====== Given text

12 Feb Never Go Back by Jessie Keane
Enter into the dangerous world of London’s ganglands
This blogtour is a departure for me – I’ve always shied away from stories about organised gang crime, thinking they’d be too violent and too masculine.
But Never Goes Back features female Annie Carter, who made her debut in Jessie Keane’s debut novel Dirty Game, and I was intrigued by her character, and persuaded to give this a go by the fact that it’s more or less a prequel, so I wouldn’t be lost in a continuing story that has spanned six books.
The story goes back twenty years and opens with Queenie, matriarch of the Carter family, a single mother of three boys – Max, Jonjo and Eddie.
Determined to break out of poverty, and give his mum a better life, Max turns to organised crime, and soon the Carters are established gang leaders in the East End of London, on a par with the Kray twins.
But Queenie hides a secret – after a brief fling in her forties, she gave birth to Bruno, abandoning him to the care system, though unknown to her, he is brought up by her sister Nora.
By aged 15, he’s alone, unloved and determined to take revenge on Max, whom he sees as author of all his misfortunes.
And so he turns to the Carters’ deadliest rivals, the Delaney family.
Meanwhile, Max and his wife Annie, now separated, both find themselves under threat – Annie is attacked by an unknown assailant; a young boy who once saved Max’s life is horribly poisoned; Max’s best friend Steve is found hanging from a bridge in a murder made to look like a suicide.
As the two threads come together, taking us up to the present-day action, the danger intensifies, for Annie, Max, their daughter Layla and even for long-lost brother, Bruno – whom Max still knows nothing about!
Will the Delaneys get their revenge? Will Bruno? And Will Max and Annie ever get back together …?
The thrilling narrative races along
This was a thrilling story. As I’d suspected, there was violence from the very beginning, but it is never too graphic, thankfully, and is always secondary to the main theme of Max and Annie’s relationship, and to development of the characters.
There is a wheen of bad language, too, but you couldn’t have an authentic story about East End gangsters without that, so I had no objection to it.
The first part of the story, bringing us up to speed with where the Carters are now in the series, was so good. The narrative raced along, introducing us to all the main players and fleshing out their lives as they clawed and fought and sometimes killed their way out of poverty.
Nothing is wholly black and white when it comes to Max and Annie. Both had troubled beginnings, and it is easy to empathise with their situation, even while you cringe at the lengths they’re prepared to go to, to protect themselves and their assets.
But it’s Bruno who is a masterpiece in character development. From the beginning, you can’t help but feel sorry for that little scrap of humanity with the strawberry birthmark, unloved and unwanted, and desperately seeking his place in a lonely world.
Whenever it seems he has found happiness, it is snatched away – to my surprise, his was the story that pulled me most into this book, over the fast-paced plot and Annie and Max’s continuing, volatile relationship.
What a great story-teller!

============
====== Supplied data

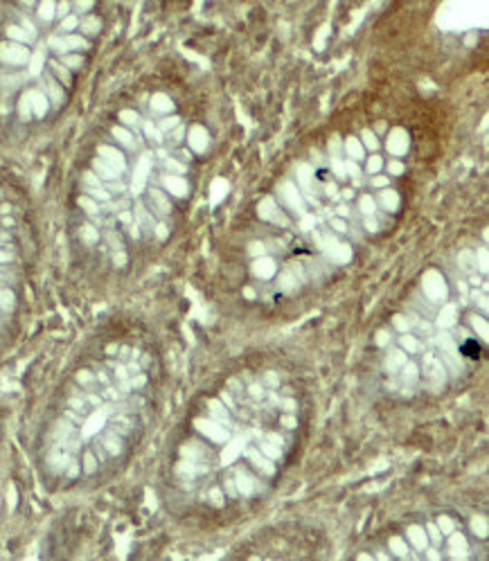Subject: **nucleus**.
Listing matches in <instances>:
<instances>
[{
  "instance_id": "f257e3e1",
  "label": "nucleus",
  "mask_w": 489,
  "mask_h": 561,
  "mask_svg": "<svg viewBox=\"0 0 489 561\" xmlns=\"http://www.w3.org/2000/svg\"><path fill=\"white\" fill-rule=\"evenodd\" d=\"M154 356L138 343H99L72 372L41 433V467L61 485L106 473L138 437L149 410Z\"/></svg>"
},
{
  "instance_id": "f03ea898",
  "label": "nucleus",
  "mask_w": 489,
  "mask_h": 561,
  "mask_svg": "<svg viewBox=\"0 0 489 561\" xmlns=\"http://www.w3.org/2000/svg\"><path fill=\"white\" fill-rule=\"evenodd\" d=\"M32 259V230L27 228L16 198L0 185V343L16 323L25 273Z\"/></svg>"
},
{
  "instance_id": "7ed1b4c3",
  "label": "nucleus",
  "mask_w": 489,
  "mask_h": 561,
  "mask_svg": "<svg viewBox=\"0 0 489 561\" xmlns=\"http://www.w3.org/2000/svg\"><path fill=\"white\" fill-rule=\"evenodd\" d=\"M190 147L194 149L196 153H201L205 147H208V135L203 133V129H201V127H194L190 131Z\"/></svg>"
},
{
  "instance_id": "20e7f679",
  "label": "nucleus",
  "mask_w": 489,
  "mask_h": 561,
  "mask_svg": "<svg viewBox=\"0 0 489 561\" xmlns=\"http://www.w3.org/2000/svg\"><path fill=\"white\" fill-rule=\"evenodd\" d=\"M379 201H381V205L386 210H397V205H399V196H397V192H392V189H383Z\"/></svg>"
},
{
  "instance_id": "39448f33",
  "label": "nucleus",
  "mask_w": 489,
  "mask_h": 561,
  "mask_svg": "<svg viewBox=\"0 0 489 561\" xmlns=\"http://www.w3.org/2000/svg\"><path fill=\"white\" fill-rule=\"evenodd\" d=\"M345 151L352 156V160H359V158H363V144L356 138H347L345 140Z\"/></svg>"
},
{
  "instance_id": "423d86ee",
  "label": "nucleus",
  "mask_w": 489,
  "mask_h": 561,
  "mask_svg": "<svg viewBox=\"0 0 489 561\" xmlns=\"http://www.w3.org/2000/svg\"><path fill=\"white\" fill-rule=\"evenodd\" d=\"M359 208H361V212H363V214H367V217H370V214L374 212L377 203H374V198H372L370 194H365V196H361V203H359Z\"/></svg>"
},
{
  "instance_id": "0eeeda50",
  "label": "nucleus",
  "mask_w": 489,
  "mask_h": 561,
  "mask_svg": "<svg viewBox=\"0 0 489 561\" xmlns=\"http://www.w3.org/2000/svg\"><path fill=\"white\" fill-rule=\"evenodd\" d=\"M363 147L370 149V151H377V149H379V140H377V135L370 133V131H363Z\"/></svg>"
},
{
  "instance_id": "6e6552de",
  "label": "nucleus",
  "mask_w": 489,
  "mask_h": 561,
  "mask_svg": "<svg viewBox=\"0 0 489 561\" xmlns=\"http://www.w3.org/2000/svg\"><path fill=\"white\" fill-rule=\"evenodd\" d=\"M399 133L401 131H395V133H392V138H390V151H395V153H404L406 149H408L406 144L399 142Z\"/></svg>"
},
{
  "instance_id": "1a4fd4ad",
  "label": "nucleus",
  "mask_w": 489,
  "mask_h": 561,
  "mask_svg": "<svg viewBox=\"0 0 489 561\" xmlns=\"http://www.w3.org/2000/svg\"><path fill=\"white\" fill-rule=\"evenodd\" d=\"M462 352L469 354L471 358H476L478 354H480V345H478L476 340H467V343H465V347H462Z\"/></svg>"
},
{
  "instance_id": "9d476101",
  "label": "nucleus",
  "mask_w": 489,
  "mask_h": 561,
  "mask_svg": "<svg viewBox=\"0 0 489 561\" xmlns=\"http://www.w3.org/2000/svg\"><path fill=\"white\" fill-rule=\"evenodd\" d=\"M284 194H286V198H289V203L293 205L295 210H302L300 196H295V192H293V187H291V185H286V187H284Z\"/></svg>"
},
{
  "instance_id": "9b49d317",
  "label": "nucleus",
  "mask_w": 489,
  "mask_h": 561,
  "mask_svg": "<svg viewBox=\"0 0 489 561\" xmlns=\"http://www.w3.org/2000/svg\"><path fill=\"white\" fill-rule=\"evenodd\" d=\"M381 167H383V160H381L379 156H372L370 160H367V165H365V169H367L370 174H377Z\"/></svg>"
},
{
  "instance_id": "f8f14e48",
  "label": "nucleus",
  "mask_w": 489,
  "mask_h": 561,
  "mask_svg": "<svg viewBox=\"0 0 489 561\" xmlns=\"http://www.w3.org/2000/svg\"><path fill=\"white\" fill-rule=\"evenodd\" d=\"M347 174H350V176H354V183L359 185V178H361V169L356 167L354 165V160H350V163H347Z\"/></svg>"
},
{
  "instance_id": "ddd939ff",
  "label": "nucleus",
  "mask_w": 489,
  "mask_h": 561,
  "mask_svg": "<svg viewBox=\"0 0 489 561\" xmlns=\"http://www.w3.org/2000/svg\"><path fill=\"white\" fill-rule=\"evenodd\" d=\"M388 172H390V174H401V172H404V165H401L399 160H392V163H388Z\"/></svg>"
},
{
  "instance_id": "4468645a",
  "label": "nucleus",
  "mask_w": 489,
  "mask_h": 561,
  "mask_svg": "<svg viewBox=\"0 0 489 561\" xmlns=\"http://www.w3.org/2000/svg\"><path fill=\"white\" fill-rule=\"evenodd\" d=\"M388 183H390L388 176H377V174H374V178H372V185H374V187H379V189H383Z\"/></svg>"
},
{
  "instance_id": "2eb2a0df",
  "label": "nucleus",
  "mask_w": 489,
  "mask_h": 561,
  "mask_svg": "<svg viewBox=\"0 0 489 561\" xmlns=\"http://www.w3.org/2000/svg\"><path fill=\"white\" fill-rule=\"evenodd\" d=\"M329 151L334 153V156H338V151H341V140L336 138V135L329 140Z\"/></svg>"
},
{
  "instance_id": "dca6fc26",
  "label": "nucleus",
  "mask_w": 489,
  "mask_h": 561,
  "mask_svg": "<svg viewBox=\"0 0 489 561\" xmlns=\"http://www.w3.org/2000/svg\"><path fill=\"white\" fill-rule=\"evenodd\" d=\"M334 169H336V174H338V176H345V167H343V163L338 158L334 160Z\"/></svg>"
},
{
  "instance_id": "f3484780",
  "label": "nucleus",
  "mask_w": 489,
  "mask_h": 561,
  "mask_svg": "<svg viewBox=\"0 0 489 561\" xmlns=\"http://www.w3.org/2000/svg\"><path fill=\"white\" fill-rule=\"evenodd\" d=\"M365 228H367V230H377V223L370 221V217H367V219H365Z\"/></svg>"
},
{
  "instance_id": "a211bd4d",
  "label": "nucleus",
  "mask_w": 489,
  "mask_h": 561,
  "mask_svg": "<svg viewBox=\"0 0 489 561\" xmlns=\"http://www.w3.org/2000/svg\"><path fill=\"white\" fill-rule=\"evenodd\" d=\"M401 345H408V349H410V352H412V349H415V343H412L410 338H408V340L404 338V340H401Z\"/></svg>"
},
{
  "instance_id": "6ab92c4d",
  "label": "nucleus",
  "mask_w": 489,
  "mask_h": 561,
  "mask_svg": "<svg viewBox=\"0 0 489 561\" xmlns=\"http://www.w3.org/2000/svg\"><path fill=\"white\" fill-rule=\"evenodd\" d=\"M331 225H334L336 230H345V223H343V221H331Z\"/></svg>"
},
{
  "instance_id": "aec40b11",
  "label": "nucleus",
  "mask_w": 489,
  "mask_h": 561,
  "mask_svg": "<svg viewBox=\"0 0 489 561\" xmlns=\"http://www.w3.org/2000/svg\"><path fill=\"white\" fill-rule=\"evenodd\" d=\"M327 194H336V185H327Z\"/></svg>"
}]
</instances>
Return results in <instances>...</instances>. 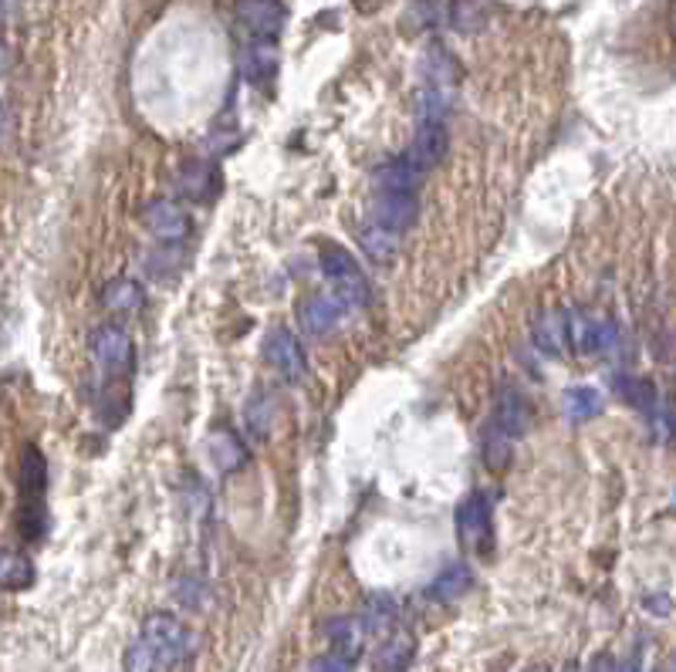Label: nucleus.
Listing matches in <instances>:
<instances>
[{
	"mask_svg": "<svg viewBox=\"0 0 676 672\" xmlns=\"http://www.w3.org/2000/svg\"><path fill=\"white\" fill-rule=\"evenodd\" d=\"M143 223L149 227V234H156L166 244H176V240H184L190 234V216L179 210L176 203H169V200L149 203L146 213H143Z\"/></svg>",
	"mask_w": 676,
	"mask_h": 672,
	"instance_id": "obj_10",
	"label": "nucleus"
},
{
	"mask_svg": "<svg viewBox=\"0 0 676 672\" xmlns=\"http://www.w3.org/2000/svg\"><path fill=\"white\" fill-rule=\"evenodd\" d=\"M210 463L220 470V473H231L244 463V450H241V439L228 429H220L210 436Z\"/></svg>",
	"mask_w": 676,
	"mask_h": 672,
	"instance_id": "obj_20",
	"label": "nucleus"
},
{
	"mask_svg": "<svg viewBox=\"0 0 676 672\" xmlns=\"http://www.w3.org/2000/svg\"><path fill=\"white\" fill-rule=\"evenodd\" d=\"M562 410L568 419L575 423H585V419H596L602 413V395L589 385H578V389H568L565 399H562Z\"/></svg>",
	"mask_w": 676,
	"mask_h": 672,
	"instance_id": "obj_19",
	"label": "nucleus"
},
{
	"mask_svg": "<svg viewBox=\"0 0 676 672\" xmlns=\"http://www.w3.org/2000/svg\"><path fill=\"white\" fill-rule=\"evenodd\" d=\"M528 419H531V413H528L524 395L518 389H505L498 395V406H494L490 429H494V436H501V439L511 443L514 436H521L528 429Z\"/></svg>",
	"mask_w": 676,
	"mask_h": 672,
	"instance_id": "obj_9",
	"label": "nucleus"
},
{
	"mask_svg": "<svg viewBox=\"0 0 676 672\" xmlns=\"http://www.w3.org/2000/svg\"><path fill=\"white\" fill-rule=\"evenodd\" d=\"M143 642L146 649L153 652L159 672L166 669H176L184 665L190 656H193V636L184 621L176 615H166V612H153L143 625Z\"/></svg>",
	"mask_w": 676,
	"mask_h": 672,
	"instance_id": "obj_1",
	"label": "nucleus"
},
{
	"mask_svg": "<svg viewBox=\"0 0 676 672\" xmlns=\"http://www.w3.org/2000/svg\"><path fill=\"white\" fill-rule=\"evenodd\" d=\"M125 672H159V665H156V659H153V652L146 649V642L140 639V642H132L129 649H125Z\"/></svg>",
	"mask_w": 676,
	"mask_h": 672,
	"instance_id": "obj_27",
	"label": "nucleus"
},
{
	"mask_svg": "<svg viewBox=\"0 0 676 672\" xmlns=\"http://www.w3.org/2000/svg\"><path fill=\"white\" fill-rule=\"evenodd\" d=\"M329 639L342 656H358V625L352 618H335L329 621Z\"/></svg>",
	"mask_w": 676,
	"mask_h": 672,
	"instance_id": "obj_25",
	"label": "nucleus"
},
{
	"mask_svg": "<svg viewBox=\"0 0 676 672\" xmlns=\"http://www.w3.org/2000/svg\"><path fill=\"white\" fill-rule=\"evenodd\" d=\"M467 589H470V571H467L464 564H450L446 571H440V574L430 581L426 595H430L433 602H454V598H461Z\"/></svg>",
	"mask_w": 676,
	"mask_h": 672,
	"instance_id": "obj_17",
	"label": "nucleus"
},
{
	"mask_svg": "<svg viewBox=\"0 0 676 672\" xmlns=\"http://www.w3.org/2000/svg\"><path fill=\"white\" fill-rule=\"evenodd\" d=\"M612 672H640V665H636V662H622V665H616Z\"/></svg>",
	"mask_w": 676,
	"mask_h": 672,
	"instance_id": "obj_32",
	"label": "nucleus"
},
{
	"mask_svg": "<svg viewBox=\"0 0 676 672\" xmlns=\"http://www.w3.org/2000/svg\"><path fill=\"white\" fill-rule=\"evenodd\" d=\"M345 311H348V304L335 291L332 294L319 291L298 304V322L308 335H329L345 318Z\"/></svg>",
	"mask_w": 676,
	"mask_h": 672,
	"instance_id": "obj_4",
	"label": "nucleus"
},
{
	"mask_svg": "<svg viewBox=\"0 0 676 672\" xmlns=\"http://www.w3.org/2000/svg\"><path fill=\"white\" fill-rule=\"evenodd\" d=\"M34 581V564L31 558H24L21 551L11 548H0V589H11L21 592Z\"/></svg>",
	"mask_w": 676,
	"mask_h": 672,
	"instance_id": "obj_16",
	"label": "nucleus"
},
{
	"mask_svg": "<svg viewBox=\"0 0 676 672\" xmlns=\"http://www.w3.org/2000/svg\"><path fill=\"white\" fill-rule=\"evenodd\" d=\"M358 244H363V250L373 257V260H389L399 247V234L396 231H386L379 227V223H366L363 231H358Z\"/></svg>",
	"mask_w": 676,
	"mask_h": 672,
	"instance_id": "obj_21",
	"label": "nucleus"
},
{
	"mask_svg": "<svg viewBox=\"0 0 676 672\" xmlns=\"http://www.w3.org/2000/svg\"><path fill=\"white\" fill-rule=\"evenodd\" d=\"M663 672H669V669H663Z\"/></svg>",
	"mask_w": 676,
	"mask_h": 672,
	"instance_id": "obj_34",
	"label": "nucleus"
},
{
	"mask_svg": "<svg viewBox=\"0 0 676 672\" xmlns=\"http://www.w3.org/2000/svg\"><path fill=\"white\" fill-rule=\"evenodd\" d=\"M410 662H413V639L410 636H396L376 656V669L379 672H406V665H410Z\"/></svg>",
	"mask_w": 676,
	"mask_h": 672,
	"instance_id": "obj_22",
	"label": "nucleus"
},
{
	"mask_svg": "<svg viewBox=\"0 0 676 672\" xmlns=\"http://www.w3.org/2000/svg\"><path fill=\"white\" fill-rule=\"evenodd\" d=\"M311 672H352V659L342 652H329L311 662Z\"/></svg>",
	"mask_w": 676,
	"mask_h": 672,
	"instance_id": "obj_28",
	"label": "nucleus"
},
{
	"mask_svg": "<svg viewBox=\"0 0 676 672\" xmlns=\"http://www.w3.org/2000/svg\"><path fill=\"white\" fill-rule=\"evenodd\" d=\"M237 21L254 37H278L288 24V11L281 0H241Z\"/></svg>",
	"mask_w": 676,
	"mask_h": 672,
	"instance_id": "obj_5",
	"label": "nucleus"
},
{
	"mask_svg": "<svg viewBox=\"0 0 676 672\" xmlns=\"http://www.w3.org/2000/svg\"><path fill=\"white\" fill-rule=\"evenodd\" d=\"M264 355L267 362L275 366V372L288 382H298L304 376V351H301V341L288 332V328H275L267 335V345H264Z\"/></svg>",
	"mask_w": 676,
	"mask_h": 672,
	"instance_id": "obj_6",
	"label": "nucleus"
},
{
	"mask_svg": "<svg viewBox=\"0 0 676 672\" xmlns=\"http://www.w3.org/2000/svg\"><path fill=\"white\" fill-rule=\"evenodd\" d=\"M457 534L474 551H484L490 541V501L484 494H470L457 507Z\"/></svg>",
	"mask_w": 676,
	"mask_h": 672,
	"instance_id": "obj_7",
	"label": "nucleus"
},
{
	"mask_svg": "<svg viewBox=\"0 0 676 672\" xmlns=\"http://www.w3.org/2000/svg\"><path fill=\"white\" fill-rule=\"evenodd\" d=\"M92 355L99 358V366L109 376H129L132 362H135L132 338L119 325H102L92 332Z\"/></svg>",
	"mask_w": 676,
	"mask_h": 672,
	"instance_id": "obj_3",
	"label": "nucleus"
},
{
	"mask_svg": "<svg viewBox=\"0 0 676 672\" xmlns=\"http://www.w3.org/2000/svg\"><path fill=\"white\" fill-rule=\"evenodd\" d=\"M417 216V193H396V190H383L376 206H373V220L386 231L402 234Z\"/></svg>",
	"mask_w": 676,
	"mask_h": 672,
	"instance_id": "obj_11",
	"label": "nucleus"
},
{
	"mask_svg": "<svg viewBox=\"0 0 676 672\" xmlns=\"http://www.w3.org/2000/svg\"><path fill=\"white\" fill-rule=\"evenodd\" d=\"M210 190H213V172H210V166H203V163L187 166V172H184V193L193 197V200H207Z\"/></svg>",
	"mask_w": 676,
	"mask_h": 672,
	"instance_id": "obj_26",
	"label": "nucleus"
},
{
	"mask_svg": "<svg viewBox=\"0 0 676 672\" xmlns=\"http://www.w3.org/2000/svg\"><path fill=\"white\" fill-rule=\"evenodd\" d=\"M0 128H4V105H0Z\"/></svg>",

============

Continue the review of the novel Never Go Back, starting after its final sentence.

The second half of the story, as the threads come together, gets very exciting. Here, you’re aware that a lot has gone in previous books that span the Carter story, but the author is skilful at weaving in the salient facts that the reader needs to know, so I never felt lost or short-changed.
I think the main thing I came away with from this book is what a great storyteller Jessie Keane is. Born into the Romany Community, she went from riches to rags – unlike Annie, who goes the opposite way – and ended up living in London where she witnessed at first-hand the dark underbelly of the city.
Her experiences give great authenticity to her writing, which is atmospheric, fast-paced and suspenseful, with convincing characters and dialogue, and gives a real flavour of what life must be like if you’re caught up in the gang world of East London.
I’m going back to read Dirty Game – and the rest of the books I’ve to catch up on.
Given the way I raced through this one, holding my breath for each denouement, it should not take too long!
Never Go Back by Jessie Keane is out now, published by Hodder in hardback, priced £16.99, and available here.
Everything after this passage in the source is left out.